Dans ce cas également, pour que l’observateur du train puisse maintenir l’invariance de la vitesse de la lumière, il doit considérer que les deux émissions ne sont pas simultanées dans son référentiel : l’émission avant a eu lieu avant le croisement, et l’émission arrière après. C’est là encore une conséquence directe de la relativité de la simultanéité, déduite du postulat d’invariance de la lumière.
- Au moment précis où les deux observateurs sont à la même position dans l’espace, un rayon lumineux (celui émis à l’arrière du train) est déjà considéré comme émis pour l’observateur de la gare, alors qu’il ne l’est pas encore pour l’observateur du train.
- Cela signifie que l’événement « émission du rayon lumineux à l’arrière » existe déjà dans le référentiel de la gare, mais n’existe pas encore dans celui du train, au même endroit et au même instant.
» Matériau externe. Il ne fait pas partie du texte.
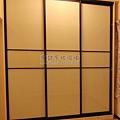 滑門衣櫃-鋁框門-烤漆玻璃3907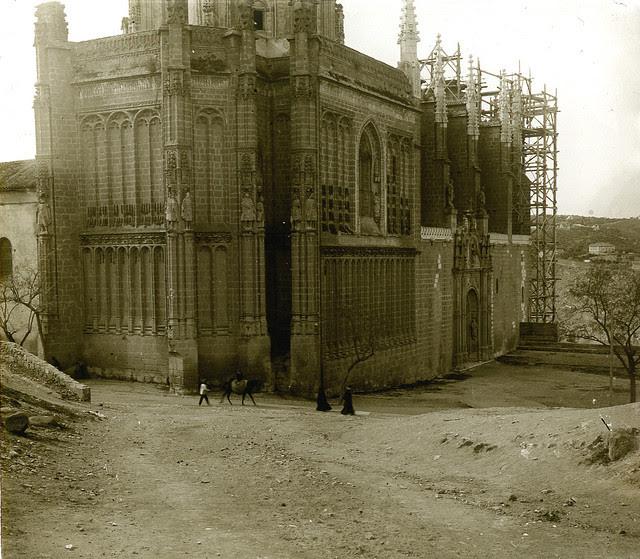 Monasterio de San Juan de Los Reyes de Toledo en 1913. Fotografía de Luis Calandre Ibáñez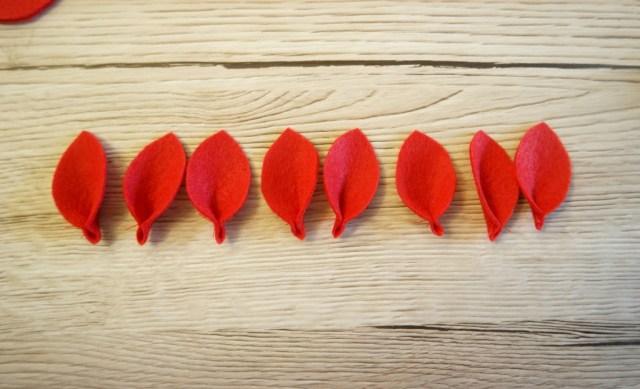 how to make felt poinsettias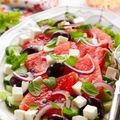 Salată cu pepene roşu şi tomate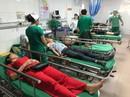 Xe chở đoàn khách du lịch tông xe container, 1 người chết, 14 người nhập viện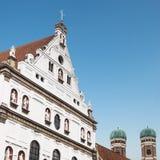 Kyrkliga St Michael och kyrka av vår dam i Munich, Tyskland Royaltyfri Fotografi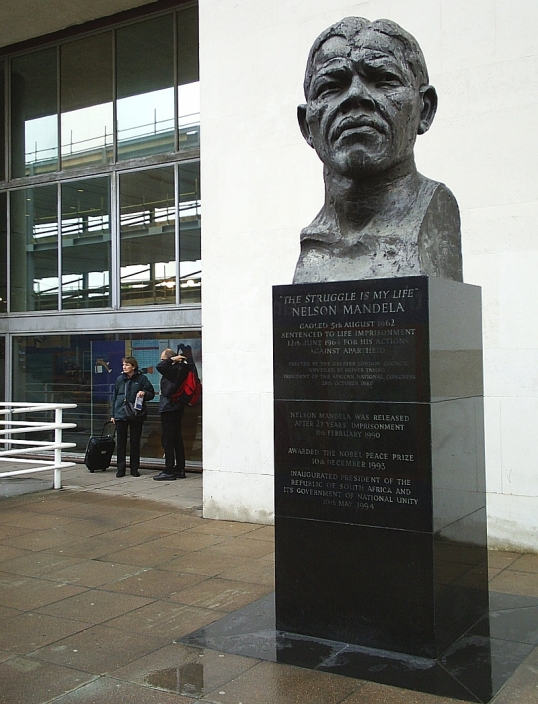 Bust of Nelson Mamndela near Waterloo station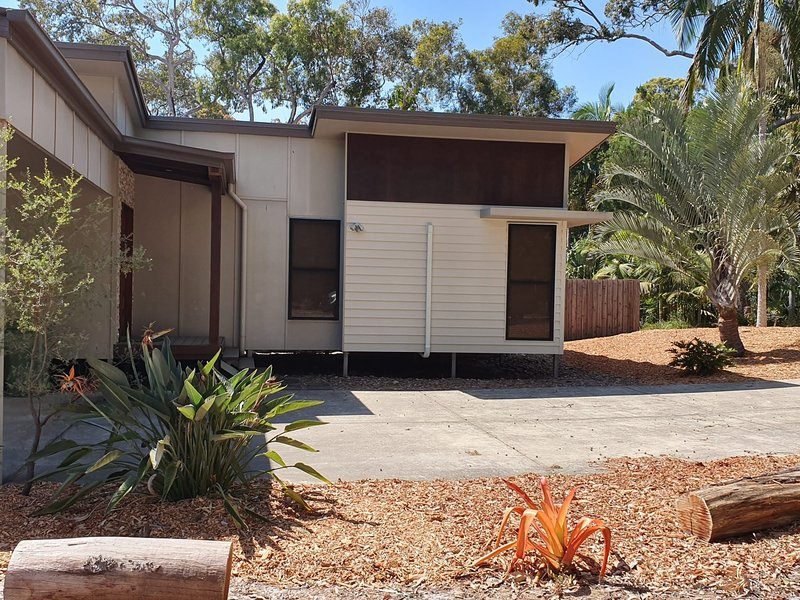 12 Satinwood Drive - Family home with swimming pool located in natural bushland, location de vacances à Rainbow Beach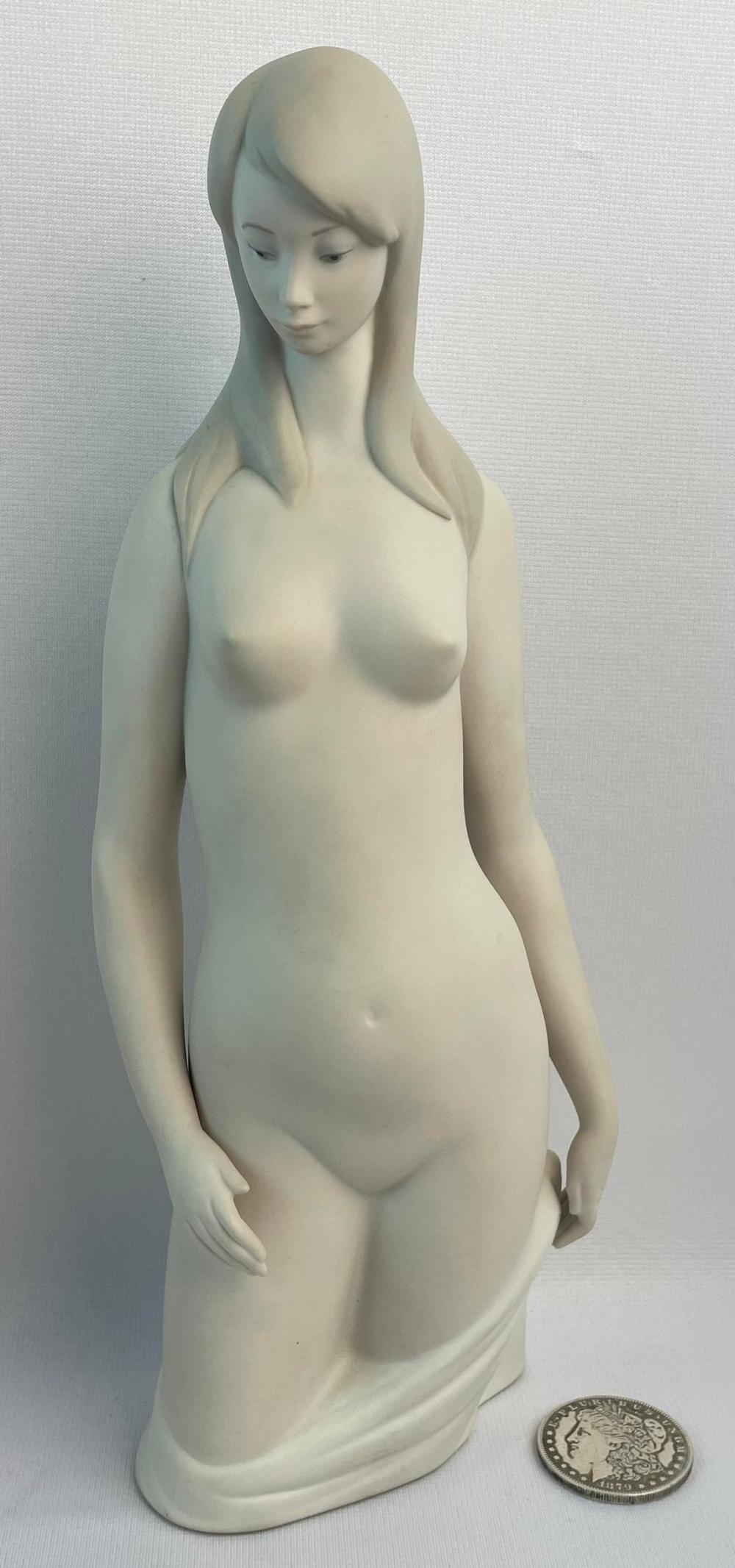 Vintage c. 1980 Lladro Nude Woman Porcelain Matte Figurine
→ Cette expérience montre que la relativité de la simultanéité ne se limite pas à une différence de datation : elle implique une différence dans l’existence même des événements selon les référentiels. On passe ainsi, de manière implicite, à un principe de relativité de la simultanéité au niveau physique.
3. Troisième expérience de pensée : Contradiction logique — objection de la navette du missile
Reprenons maintenant cette implication dans un cas plus extrême. Supposons que l’observateur de la gare considère qu’un rayon lumineux (ou, par extension, un missile) a été émis. Nous sommes ici dans un intervalle de genre espace, il ne peut donc pas le voir effectivement, mais seulement considérer la possibilité de ce fait dans son référentiel.
- Cet observateur accélère ensuite, et adopte le référentiel de l’observateur du train (ou d’un autre référentiel en mouvement).
- Dans ce nouveau référentiel, à cause de la relativité de la simultanéité, l’émission du rayon lumineux (ou le lancement du missile) n’a pas encore eu lieu.
- On a donc le même observateur, qui considère d’abord qu’un événement a eu lieu (émission), puis, après changement de référentiel, que cet événement n’a pas encore eu lieu (si la distance avec l'événement en question, et l'accélération de l'observateur, sont proportionnellement suffisantes).
→ Cela mène à une contradiction logique sur l’existence d’un événement réalisé. Si l'on donne une portée physique aux plans de simultanéité, alors l’observateur se trouve à devoir considérer qu’un corps qui a existé n’a pas encore existé, simplement en changeant de référentiel. Ce raisonnement, qui ne repose sur aucun calcul, met en lumière une inconsistance logique de la relativité restreinte lorsqu’elle est appliquée à des corps réels en prenant en compte les lignes de simultanéité.
Conclusion
Ces trois expériences de pensée suffisent à établir l'objection de la navette et du missile sans aucun recours au calcul :
1. La simultanéité des émissions pour les deux observateurs est incompatible avec l’invariance de la lumière.
2. La relativité de la simultanéité implique implicitement une relativité de l’existence des événements.
3. Un simple changement de référentiel inertiel peut conduire un observateur à nier l’existence d’un événement qu’il considérait auparavant comme réalisé.
Ce raisonnement montre que le principe de relativité de la simultanéité au niveau physique, induit par l’invariance de la lumière, aboutit à une contradiction si on le pousse à ses conséquences logiques. Et c’est précisément cela que révèle l’objection de la navette et du missile.